Hoje, 1º de setembro, o Comitê Brasileiro Pierre de Coubertin dá prosseguimento à série semanal de textos inéditos de Pierre de Coubertin, traduzidos para o idioma português.
A seguir, o décimo primeiro texto, Le jacobinisme (O jacobinismo), de 4 de março de 1900.

O JACOBINISMO
Sempre me maravilho com a persistência das manifestações do vírus jacobino entre os meus compatriotas. Já se passou um século desde que nele se inocularam e, no entanto, ali está ele, sempre, à flor da pele, revelando-se à menor ocasião. Em períodos de paz externa e interna, como o que atravessamos, reveste ao menos uma forma mais suave e mais anódina; traduz-se, então, pela inquietação dolorosa que sente cada cidadão ao constatar ao seu redor um modo de pensar diferente do seu. “Aonde vamos!”, exclama o francês com ar desolado… “Corremos para o abismo!”.
E por que se corre para o abismo?
Ah, meu Deus, pelas razões mais variadas: porque as congregações enredam o país numa teia de maquinações tenebrosas — porque a maçonaria reduziu à escravidão todo o partido republicano — porque um socialista se tornou ministro — porque hastearam uma bandeira vermelha na via pública — porque um bispo se dirigiu com pouca educação ao presidente do conselho — porque um documento confidencial foi entregue por um funcionário infiel…
Tudo isso é jacobinismo, isto é, o estado de espírito daqueles homens sinceros em suas aspirações e em seus entusiasmos, mas radicalmente limitados e ignorantes, em cujas mãos a Revolução caiu e que, por infelicidade, a maculariam em poucos anos aos pés do trono napoleônico, onde ela se ajoelhou devotamente. Ora, retomai a história, a longa e gloriosa história da França, e vereis que o espírito jacobino não é, de modo algum, francês. É um produto heterogêneo que o drama revolucionário e a epopeia imperial cristalizaram, e do qual se faz, tanto em nossa educação pública quanto em nossa educação privada, um uso desolador.

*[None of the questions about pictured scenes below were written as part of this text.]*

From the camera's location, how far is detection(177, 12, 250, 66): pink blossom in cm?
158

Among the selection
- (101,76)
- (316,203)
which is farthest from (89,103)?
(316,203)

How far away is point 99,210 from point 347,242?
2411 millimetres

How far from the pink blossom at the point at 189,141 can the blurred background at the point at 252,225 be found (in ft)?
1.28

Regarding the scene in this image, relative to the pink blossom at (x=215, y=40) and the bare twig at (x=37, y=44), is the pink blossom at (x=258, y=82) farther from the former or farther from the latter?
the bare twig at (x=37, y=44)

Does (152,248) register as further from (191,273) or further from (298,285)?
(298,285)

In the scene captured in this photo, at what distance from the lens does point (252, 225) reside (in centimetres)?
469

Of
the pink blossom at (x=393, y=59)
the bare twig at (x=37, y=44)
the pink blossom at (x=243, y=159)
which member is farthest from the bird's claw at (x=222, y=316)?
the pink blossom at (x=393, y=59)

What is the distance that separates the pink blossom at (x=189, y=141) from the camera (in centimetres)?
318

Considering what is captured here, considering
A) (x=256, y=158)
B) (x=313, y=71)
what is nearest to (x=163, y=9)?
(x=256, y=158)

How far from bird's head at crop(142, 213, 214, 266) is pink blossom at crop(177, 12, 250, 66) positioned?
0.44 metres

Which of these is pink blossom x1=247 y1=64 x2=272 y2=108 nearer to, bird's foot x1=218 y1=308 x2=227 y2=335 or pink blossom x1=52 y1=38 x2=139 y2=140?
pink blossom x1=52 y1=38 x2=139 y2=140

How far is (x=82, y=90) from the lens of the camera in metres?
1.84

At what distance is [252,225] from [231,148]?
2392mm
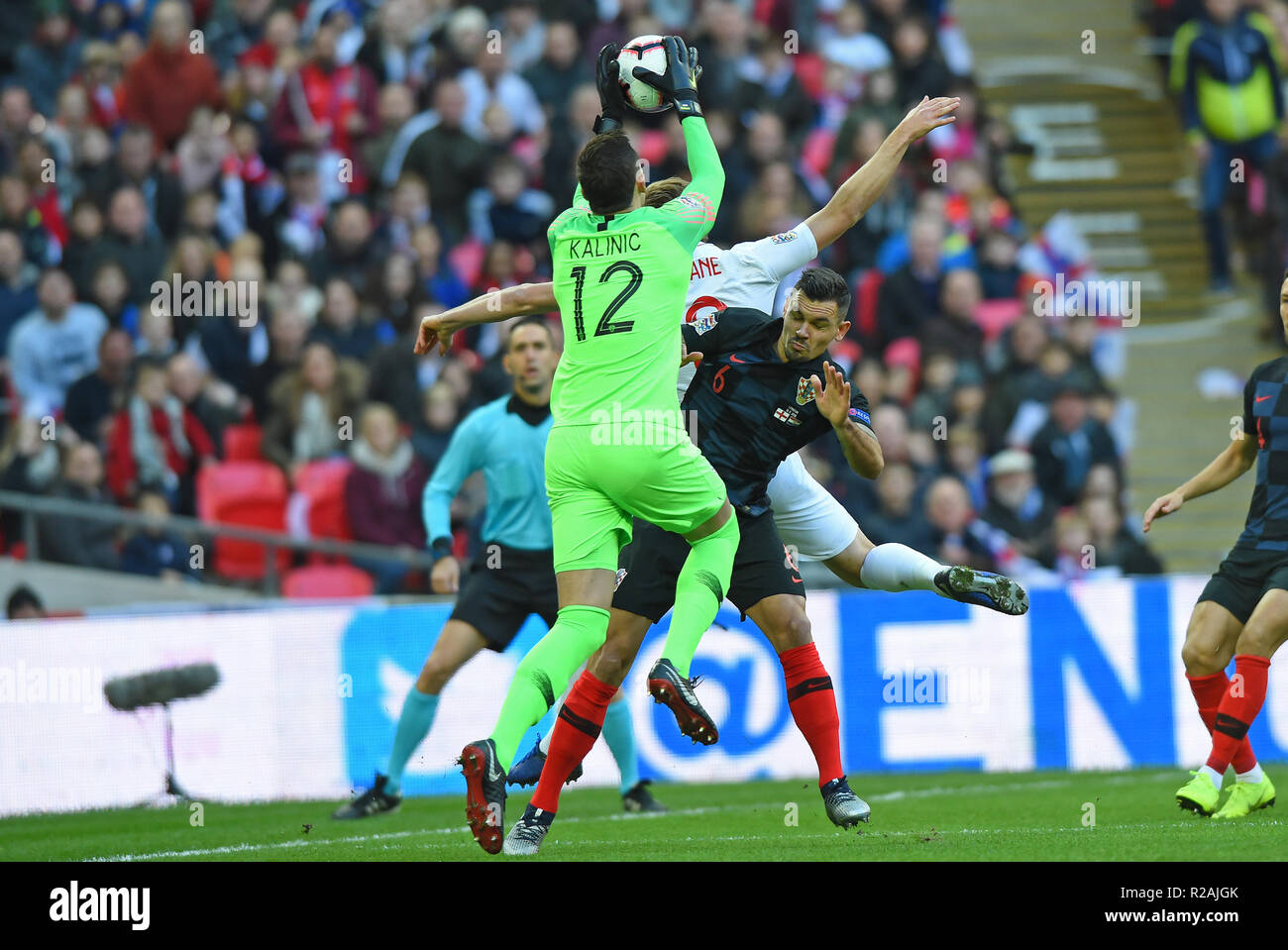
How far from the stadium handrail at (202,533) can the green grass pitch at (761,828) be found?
220 centimetres

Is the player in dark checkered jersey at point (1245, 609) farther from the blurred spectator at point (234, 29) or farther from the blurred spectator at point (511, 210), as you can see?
→ the blurred spectator at point (234, 29)

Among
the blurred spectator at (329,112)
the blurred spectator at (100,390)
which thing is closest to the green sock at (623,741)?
the blurred spectator at (100,390)

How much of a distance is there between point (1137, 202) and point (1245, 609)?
1013 centimetres

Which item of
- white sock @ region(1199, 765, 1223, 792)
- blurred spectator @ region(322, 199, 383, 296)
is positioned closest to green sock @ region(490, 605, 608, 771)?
white sock @ region(1199, 765, 1223, 792)

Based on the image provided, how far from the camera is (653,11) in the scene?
56.4ft

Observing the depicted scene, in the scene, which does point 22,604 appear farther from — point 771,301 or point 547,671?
point 547,671

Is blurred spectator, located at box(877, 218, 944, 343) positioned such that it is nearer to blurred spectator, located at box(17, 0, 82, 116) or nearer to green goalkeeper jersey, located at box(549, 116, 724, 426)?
blurred spectator, located at box(17, 0, 82, 116)

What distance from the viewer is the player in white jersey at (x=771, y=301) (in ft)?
25.1

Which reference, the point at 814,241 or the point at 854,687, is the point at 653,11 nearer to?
the point at 854,687

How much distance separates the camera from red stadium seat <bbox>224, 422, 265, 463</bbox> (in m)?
14.1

Criado numa atmosfera jacobina por mestres que veneram a lógica e adoram o absoluto, o pequeno francês logo se deforma a ponto de ver, mais tarde, abismos ao fim de todo caminho que não seja aquele de sua escolha.
A lenda napoleônica, cujo culto, há oitenta anos, tanto nos custou materialmente, perdeu terreno; mas seria preciso agora que a lenda revolucionária, que paralisa todo progresso moral, também o perdesse. Seria preciso habituar-se a discutir com frieza a obra da Revolução, que conta erros colossais e absurdos sem nome. Seria preciso dissipar o mal-entendido que existe a esse respeito entre a França e as nações estrangeiras, e que as impede de se compreenderem e de se ajudarem.

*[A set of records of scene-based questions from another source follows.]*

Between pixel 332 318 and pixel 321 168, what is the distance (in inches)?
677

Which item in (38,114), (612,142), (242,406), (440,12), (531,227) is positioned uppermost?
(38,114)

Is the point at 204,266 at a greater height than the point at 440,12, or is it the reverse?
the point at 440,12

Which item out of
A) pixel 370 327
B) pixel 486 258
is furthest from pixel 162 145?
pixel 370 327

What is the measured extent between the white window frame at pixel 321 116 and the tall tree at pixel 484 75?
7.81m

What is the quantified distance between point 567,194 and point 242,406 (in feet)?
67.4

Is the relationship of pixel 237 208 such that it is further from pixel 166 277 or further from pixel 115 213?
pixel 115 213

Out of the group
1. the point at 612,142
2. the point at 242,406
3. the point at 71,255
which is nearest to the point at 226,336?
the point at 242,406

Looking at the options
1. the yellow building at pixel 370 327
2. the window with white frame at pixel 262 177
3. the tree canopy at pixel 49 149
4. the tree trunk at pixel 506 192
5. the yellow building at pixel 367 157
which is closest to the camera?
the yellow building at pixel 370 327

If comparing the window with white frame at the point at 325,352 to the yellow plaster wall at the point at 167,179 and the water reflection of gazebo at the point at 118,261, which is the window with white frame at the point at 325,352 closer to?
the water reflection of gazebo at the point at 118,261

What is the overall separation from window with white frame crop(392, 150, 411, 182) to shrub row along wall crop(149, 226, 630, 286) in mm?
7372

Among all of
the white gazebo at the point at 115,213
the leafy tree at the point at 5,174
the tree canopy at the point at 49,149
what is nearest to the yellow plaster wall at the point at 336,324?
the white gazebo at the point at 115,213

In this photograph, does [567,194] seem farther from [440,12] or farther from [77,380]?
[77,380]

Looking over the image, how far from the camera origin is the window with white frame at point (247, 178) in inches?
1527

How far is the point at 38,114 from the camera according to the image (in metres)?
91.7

[texto incerto — trecho irrecuperável devido a dano severo no documento original]
… Ao lado desses grandes movimentos, a [texto incerto] assemelha-se um pouco a um furacão que [texto incerto] muitas colheitas, quebrou muitos galhos de árvores e roubou muitas sementes.
Pierre de Coubertin, 4 de março de 1900.
Notas do historiador:
- Jacobinismo: corrente política nascida do Clube dos Jacobinos durante a Revolução Francesa (1789-1799), associada a um republicanismo radical, centralizador e doutrinário. Coubertin emprega o termo, ao longo do texto, num sentido ampliado, como sinônimo de um estado de espírito dogmático e intransigente que, a seu ver, persistiria na mentalidade política francesa muito além do episódio revolucionário propriamente dito.
- Congregações religiosas: ordens e institutos católicos, cuja atuação (sobretudo no ensino) era, na França de 1900, alvo de intensa controvérsia política, culminando na Lei de Associações de 1901, que restringiria seu funcionamento.
- Maçonaria: sociedade discreta de caráter filosófico e filantrópico, vista por setores católicos e conservadores franceses da época como uma influente rede de poder oculto, especialmente ligada aos governos republicanos e anticlericais da Terceira República.
- Presidente do Conselho (Président du Conseil): título do chefe de governo francês (equivalente a primeiro-ministro) sob a Terceira República.
- Lenda napoleônica: culto memorialístico e literário em torno da figura de Napoleão Bonaparte (1769-1821), que idealizava seu governo e seu legado militar; Coubertin a contrapõe aqui à “lenda revolucionária”, isto é, à idealização acrítica da Revolução Francesa.